Dzień dwunasty
Sandomierz - Wrzawy - Zaklików - Janów Lubelski. (21.07.2006)
(t= 4.06 h śr.= 14.2 km/h dyst.= 59 km)
Robię z mostu ostatnie zdjęcie panoramy Sandomierza i ruszam w drogę. Etap jest płaski. Raczej wypoczynkowy. Przeprawiam się promem przez Wisłę we Wrzawach. Na polach jest dużo fasoli zwanej "piękny Jaś". Z niej robi fasolkę bo bretońsku. Skręcam w stronę kościoła w Zaklikowie, który jest cały obłożony tablicami nagrobnymi. Niedaleko znajduje się plaża nad jeziorem. Obmyłem sobie tylko nogi i jadę dalej.

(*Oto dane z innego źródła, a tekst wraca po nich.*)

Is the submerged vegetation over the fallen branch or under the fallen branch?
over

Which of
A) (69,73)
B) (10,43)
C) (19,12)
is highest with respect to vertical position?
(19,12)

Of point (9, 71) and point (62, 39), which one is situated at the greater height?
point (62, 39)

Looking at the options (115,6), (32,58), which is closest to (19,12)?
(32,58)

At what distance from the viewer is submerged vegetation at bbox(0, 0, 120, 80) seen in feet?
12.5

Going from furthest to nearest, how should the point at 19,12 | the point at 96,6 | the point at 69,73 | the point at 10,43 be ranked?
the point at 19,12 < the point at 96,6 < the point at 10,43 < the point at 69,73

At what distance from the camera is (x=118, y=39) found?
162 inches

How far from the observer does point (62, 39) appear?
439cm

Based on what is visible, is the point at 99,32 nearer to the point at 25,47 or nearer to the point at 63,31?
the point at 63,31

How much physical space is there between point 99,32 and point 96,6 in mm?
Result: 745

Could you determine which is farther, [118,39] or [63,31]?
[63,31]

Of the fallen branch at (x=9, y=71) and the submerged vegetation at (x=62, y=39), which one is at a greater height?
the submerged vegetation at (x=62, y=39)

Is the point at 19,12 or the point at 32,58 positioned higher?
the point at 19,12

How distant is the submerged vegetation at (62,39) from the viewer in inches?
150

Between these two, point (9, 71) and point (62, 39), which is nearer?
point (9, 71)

Z kolei dojeżdżam do Janowa Lubelskiego. To jest jedyne miejsce gdzie nie mam wcześniej zarezerwowanego noclegu. Dotychczas robiłem tak, że w internecie wyszukałem adresy i wziąłem je ze sobą. Później dzień przed przyjazdem dzwoniłem by spytać się o nocleg. Tutaj nikt nie odbierał. Okazało się, że proboszcz wyjechał na urlop. Stoję więc pod kościołem i czekam na koniec Mszy św. To jest wypróbowany sposób z poprzednich wypraw gdzie nie miałem zarezerwowanych żadnych noclegów. Zaczepiam przechodzącego księdza wikariusza i po chwili wahania mam już nocleg.

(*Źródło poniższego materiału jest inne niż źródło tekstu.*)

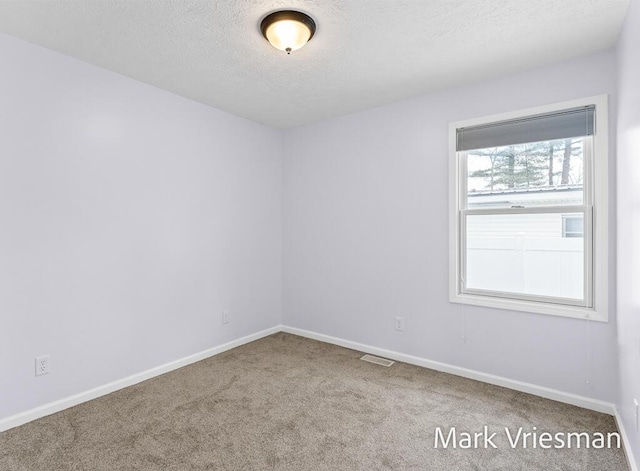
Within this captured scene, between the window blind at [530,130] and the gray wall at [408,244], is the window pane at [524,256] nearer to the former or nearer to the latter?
the gray wall at [408,244]

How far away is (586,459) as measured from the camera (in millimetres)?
1980

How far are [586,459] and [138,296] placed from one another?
3.24 metres

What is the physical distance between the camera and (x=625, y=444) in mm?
2057

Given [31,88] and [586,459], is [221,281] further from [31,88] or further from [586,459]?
[586,459]

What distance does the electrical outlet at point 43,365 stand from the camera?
2.43m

W Janowie Lubelskim znajduje się sanktuarium maryjne i właśnie przy nim jestem rozlokowany. Otrzymuję kolację i umawiam się z wikariuszami na wieczorne wyjście na Drugą edycję Festiwalu Artystów Filmu i Telewizji FART 2006. Dzisiaj będzie puszczany polski film „Jasminus". Wcześniej występował kabaret „Pod Wydrwigroszem". Wieczór był bardzo miły. Temperatura sięgała 31 °C. W dzień było znacznie cieplej.